And for Katya everything she could want for the rest of her life – lipsticks and a pullover and scents and a French silk scarf too beautiful to wear.
All this by the time Katya drove out of the Mezh forecourt and bumped on to a pockmarked highway, chatting about the book fair that was opening tomorrow, and steering inaccurately between the flooded craters.

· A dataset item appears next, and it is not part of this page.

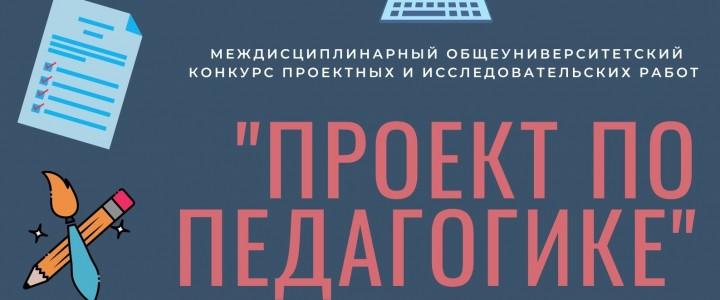 Запущен конкурс проектных и исследовательских работ «Проект по педагогике»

They were heading roughly east. The friendly gold September sun hung ahead of them, making even the Moscow suburbs beautiful. They entered the sad flatland of Moscow’s outskirts, with its proprietorless fields, desolate churches and fenced-in transformers. Clusters of old dachas were scattered like ancient beach-huts along the roadside, and their sculptured gables and boxed gardens reminded Barley as always of the English country railway stations of his youth. From his seat in the front, Matvey was poisoning them all with his new pipe and proclaiming his ecstasy through the clouds of smoke. But Katya was too busy pointing out the sights to pay him much attention.
‘Over
that
hill lies the so-and-so metal foundry, Barley. The shabby cement building to your left is a collective farm.’
‘Great!’ said Barley. ‘Fascinating! What a day, though, wow!’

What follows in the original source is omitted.